The reference count decreases when the event is acknowledged, and when it reaches zero the consumer will consider that offset as “done” and can commit it.

And below for filters https://faust.readthedocs.io/en/latest/userguide/streams.html#id13:

@app.agent() async def process(stream):
    async for value in stream.filter(lambda: v > 1000).group_by(...):
        ...

I use some complicated filter but as a result divide the stream in two parts for two agents with completely different logic. (I don't use group_by)

If two agents are working together everything is OK. But if I stop them and restart each will process the stream from the beginning. Because every event was not acknowledged by one of the agents. If I acknowledge all events in every agent when if one of the agents will not be started the second will clean the topic. (If one is crushed and restarted the conductor will see three subscribers as it's waiting 20 min the crushed agent for response).

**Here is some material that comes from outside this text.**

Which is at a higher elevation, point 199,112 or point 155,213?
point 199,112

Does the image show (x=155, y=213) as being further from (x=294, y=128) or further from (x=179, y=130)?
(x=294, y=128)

I just want to separate events on two parts. How can I do the appropriate synchronization in this case?

OneCricketeer
  • 179,855
  • 19
  • 132
  • 245
Роман Коптев
  • 1,555
  • 1
  • 13
  • 35
  • Both are using the same group id? What offset did you configure the consumer to start at? – OneCricketeer Feb 12 '20 at 23:58
  • @cricket_007 I've just started from the default doc's samples. – Роман Коптев Feb 13 '20 at 08:14
  • Okay, well. Using group by is not a filter, and what exactly are you needing to synchronize? – OneCricketeer Feb 13 '20 at 08:18
  • @cricket_007 I use the `filter` but I don't use `group_by` because I don't have one field to split the stream. The filter function has condition on three fields to split the stream on two non intersecting parts for two agents. – Роман Коптев Feb 13 '20 at 08:22
  • Okay, and what's the problem exactly? – OneCricketeer Feb 13 '20 at 08:34
  • @cricket_007 The events in the stream should go to the appropriate agent and should be deleted from the stream after that. And now If one agent filter out an event in the stream the event remains in the queue because it is unacknowledged by this agent as the agents are in the same group. – Роман Коптев Feb 13 '20 at 08:41
  • @cricket_007 Is it possible to assign group_id for the agent explicitly? I can also create inmemory channel and forward filtered events to it, than subsribe an agent to the filtered channel. But I think I can loose events in this case if the script crushes. And in this case the reply can't be send – Роман Коптев Feb 13 '20 at 10:54
  • 1) It's impossible to remove messages from a Kafka topic after reading them. That's not how Kafka works. – OneCricketeer Feb 13 '20 at 13:08
  • 2) You assign the group by assigning the ID https://faust.readthedocs.io/en/latest/userguide/settings.html#std:setting-id. And Kafka has at least once semantics by default, if you're doing a filter, chances are more likely you'll end up filtering the same events more than once – OneCricketeer Feb 13 '20 at 13:14
  • @cricket_007 2) But it's global settings. What can I do to use it on the agent level? Create several apps? – Роман Коптев Feb 13 '20 at 15:20
  • Yes, you would have to. Thus "microservices" – OneCricketeer Feb 13 '20 at 15:44
  • Should you use a `callable` as the first argument of group_by? @РоманКоптев – William Sep 25 '20 at 06:27

1 Answers1

0

the faust filtering has some bugs when it comes to acknowledging filtered out events. I suggest to not use the fault.filter() feature but a simple if...then...else statements style when consuming from the stream, similar to the below:

@app.agent(topic)
async def process(stream):
    async for event in stream:
        if event.amount >= 300.0:
            yield event
Ameida
  • 153
  • 1
  • 1
  • 9